L'ANSM rappelle que la balance bénéfices/risques reste à ce jour favorable. Dès avril 2015, l'agence indiquait dans un point d'information qu'il existe certains risques et complications, « des douleurs abdominales, ou pelviennes et des saignements », « des grossesses », mais aussi des « réactions d'hypersensibilité », qui pourraient être en rapport à une allergie au nickel. Des « rares cas de migration » ont été rapportés avec un risque de perforation des trompes de Fallope ou de l'utérus. 

Des symptômes protéiformes

Si les signalements rapportés avec Essure augmentent, de 42 événements indésirables en 2012, 142 en 2014, 242 en 2015 et 162 en 2016 (jusqu'au 17 octobre), l'ANSM souligne que ces chiffres sont difficiles à interpréter. « Il s'agit du nombre de déclarations reçues par année et non de l'année de survenue des incidents » et, de préciser, « en 2016, plus d'un tiers des déclarations sont rétroactives (pour des incidents qui se sont déroulés entre 2011 et 2015) ».

Alors que « le Parisien » faisait sa une du jour sur «120 000 femmes sous surveillance » avec une interview de Marielle Klein, la DGS rappelait dans un communiqué comment le dossier a été géré par le ministère de la Santé à partir du mois de juillet 2015. La réalisation de la pose sous hystéroscopie et la surveillance à 3 mois sont apparues très vite comme des points essentiels, ce qui a conduit le ministère à encadrer la réalisation par un arrêté en février 2016 (formation des professionnels, limitation des établissements autorisés). Comme demandé par les autorités sanitaires, le laboratoire Bayer a fourni une brochure d'information aux patients. 

Toutefois, l'avocat des victimes indique que certains symptômes rapportés par les patientes ne sont pas décrits par les agences sanitaires. « Il peut s'agir de symptômes protéiformes très larges », indique l'avocat Joseph-Houdin. Ce peut être une très grande asthénie mais aussi des troubles neurologiques à type d'engourdissements, fourmillements, paralysie, migraine, des arthralgies, des cervicalgies et des troubles musculaires, des troubles ORL avec perte d'audition, sinusites, otites, une vision foule ou un syndrome dépressif. « Les patientes n'avaient pas ces symptômes auparavant, explique l'avocat. La chronologie des événements est compatible. En l'absence d'autres explications, l'hypothèse la plus probable semble être la pose des implants. » 

Le CNGOF appelle à explorer toutes les pistes scientifiques

Pour le Collège national des gynécologues-obstétriciens (CNGOF) saisi sur le sujet lors de ses Journées nationales à Montpellier (6-9 décembre), il est important que les médecins soient vigilants et à l'écoute des patientes. « Notre première proposition est de mettre en place un relevé prospectif des données pour avoir une évaluation épidémiologique la plus fiable possible, explique le Pr Olivier Graesslin, chef de service au CHU de Reims et chargé de piloter le groupe de travail dédié au CNGOF. Une autre piste est de lancer une enquête publique auprès des 170 000 femmes ayant eu une pose d'implants Essure. La brochure de Bayer peut être clarifiée avec le regard de patientes et de professionnels. »
=====
** LA CONSIGNE **
Recopiez tel quel le passage de l'article sur les implants Essure qui va de « L'ANSM rappelle que » jusqu'à « ou de l'utérus. » inclus.

** DONNÉES SOURCES **
=====
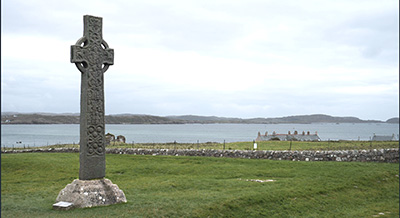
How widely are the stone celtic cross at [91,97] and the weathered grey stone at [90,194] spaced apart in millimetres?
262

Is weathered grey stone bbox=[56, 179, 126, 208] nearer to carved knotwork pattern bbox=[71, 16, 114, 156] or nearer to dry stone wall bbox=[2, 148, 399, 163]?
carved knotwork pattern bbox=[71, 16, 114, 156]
=====
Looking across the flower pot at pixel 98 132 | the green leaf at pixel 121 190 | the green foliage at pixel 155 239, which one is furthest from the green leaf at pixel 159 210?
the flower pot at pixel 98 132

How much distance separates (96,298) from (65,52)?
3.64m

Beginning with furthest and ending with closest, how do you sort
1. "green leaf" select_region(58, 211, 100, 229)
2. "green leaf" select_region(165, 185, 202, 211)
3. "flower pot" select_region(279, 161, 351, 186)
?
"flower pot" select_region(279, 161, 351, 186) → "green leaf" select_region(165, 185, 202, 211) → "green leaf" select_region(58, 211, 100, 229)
=====
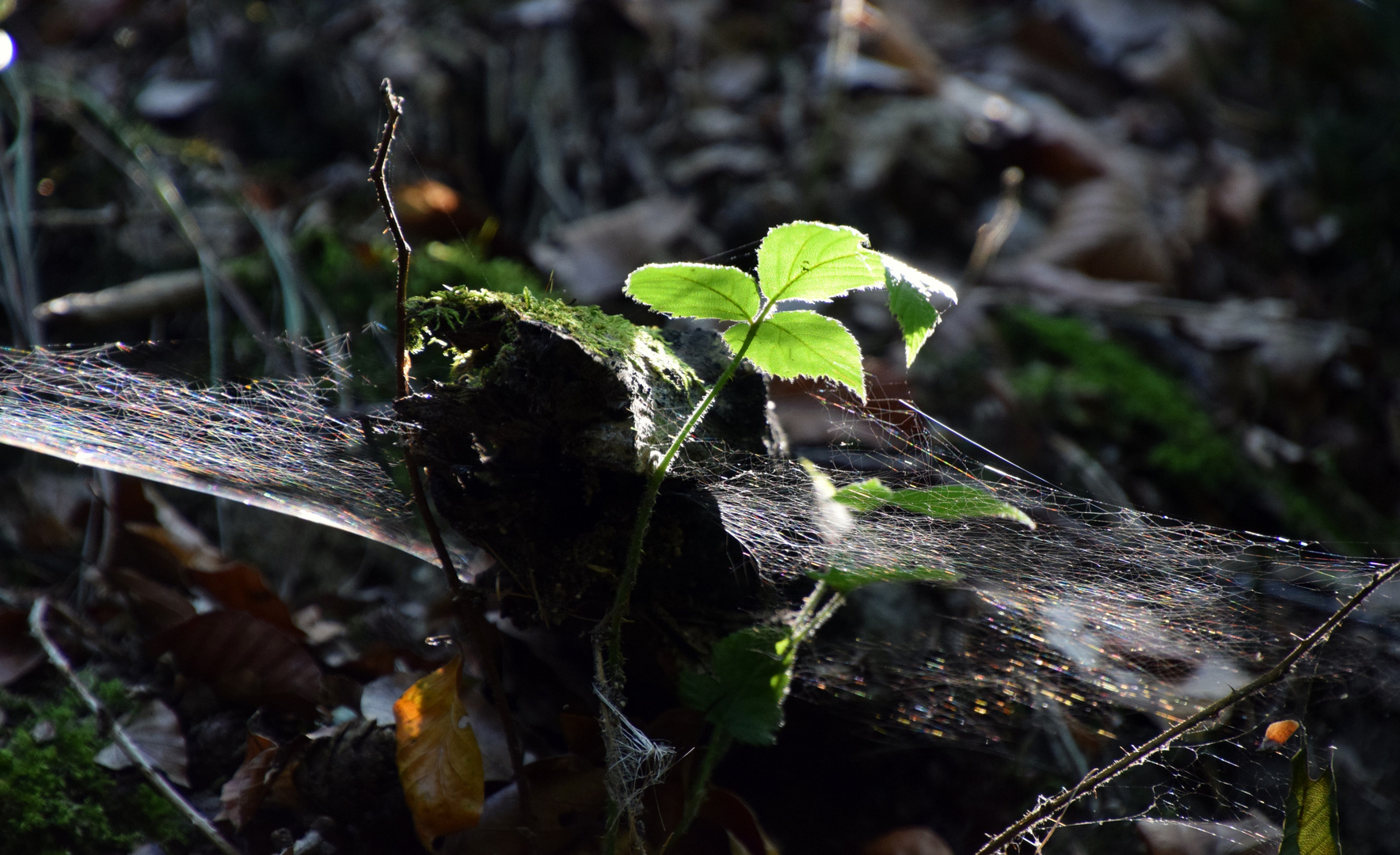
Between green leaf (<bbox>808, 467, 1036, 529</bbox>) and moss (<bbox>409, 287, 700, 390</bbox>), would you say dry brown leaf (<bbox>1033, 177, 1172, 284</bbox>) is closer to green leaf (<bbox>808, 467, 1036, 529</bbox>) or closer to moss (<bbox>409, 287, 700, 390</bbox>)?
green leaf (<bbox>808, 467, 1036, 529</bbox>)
=====
** VOTRE RÉPONSE **
L'ANSM rappelle que la balance bénéfices/risques reste à ce jour favorable. Dès avril 2015, l'agence indiquait dans un point d'information qu'il existe certains risques et complications, « des douleurs abdominales, ou pelviennes et des saignements », « des grossesses », mais aussi des « réactions d'hypersensibilité », qui pourraient être en rapport à une allergie au nickel. Des « rares cas de migration » ont été rapportés avec un risque de perforation des trompes de Fallope ou de l'utérus.